Quote and Invoice Lifecycle
An invoice is a sale transaction document indicating the products, quantities, and agreed prices for products or services the merchant had provided to the customer for payment, while a quote is an estimate provided to the customer before the provision of the services or products.
Businesses make heavy use of quotes and invoices and they should be aware of their lifecycles as well.
Quote Lifecycle
Quotes let you discuss pricing for a service with a customer.
- Create a quote.
- Send a quote to a customer.
- The customer will receive the quote. He will be able to accept or decline the quote.
- If the customer accepts, the quote will be converted to an invoice. If you have automatic scheduling enabled, the invoice will be delivered on the scheduled date.

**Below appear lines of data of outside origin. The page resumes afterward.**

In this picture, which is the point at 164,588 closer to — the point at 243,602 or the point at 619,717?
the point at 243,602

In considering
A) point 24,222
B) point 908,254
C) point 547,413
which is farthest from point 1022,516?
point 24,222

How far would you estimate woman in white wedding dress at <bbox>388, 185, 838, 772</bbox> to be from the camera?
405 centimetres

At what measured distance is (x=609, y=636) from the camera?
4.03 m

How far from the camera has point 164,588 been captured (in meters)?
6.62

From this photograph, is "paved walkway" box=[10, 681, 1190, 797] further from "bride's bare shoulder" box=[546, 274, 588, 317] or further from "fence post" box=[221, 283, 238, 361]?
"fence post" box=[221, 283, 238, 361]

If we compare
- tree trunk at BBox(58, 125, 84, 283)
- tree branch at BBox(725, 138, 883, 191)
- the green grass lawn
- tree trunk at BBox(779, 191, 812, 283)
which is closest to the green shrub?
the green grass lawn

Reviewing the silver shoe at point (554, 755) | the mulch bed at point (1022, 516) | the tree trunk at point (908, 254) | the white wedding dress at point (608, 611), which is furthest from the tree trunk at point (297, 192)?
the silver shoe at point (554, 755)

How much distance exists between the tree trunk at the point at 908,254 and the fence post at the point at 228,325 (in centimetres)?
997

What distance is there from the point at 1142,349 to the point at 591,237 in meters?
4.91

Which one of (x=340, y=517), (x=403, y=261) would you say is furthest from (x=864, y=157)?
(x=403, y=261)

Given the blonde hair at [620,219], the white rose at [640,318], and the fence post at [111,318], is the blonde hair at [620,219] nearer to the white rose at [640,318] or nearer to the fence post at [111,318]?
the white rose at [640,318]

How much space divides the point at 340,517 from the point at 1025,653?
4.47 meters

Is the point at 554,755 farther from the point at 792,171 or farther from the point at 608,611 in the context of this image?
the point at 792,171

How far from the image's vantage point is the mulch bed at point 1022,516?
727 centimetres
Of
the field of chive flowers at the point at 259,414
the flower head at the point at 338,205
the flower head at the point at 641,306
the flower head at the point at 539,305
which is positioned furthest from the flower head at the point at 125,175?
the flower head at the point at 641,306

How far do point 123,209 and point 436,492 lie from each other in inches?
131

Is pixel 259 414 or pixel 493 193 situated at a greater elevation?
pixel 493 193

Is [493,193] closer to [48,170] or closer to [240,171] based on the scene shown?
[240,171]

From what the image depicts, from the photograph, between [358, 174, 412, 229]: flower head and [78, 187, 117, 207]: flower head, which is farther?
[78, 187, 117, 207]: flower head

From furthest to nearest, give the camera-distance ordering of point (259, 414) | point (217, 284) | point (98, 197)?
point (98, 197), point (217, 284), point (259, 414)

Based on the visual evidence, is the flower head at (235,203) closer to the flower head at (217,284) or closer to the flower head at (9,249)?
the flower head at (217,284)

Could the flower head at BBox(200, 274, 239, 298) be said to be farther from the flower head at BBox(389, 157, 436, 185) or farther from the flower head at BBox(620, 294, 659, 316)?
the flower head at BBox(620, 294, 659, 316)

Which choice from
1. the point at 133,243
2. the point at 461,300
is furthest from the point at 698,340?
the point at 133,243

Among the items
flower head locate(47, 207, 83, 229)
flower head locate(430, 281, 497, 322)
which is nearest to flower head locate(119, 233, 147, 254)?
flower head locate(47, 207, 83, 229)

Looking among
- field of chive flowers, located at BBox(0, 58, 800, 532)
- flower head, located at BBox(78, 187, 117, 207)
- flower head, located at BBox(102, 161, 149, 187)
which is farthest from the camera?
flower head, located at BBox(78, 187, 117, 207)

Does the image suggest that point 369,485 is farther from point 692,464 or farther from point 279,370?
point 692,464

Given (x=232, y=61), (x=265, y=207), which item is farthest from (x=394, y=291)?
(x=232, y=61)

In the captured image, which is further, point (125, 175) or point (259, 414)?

- If the customer declines, the quote status will be set to rejected. You can adjust or update the rejected quote.
- If you set an expiration date for the quote and the customer doesn’t accept or reject the quote before the expiration date, the quote’s status will be set to rejected.
For hospitality, QUOTE is represented as TQUOTE and INVOICE is representated as TPASS.
Invoice Lifecycle
Depending on how an invoice was created and when the end user pays its balance, an invoice can take several paths.
In general, an invoice goes through the following steps:
- Create a quote either manually or by converting an accepted quote.
- Send the invoice to a customer.
- The customer will receive the invoice.
- The customer will be able to pay for the invoice at their convenience by clicking a link to a Hosted Invoice Page (HIP).
For hospitality, the invoices status will remain unpaid until the customer has paid.
- If the customer submits valid payment information, the invoice’s status will be converted to authorized. While the status is set as authorized, merchant can add charges for other services on top of those from the original quote. When the authorization period is completed, the full total will be submitted for processing.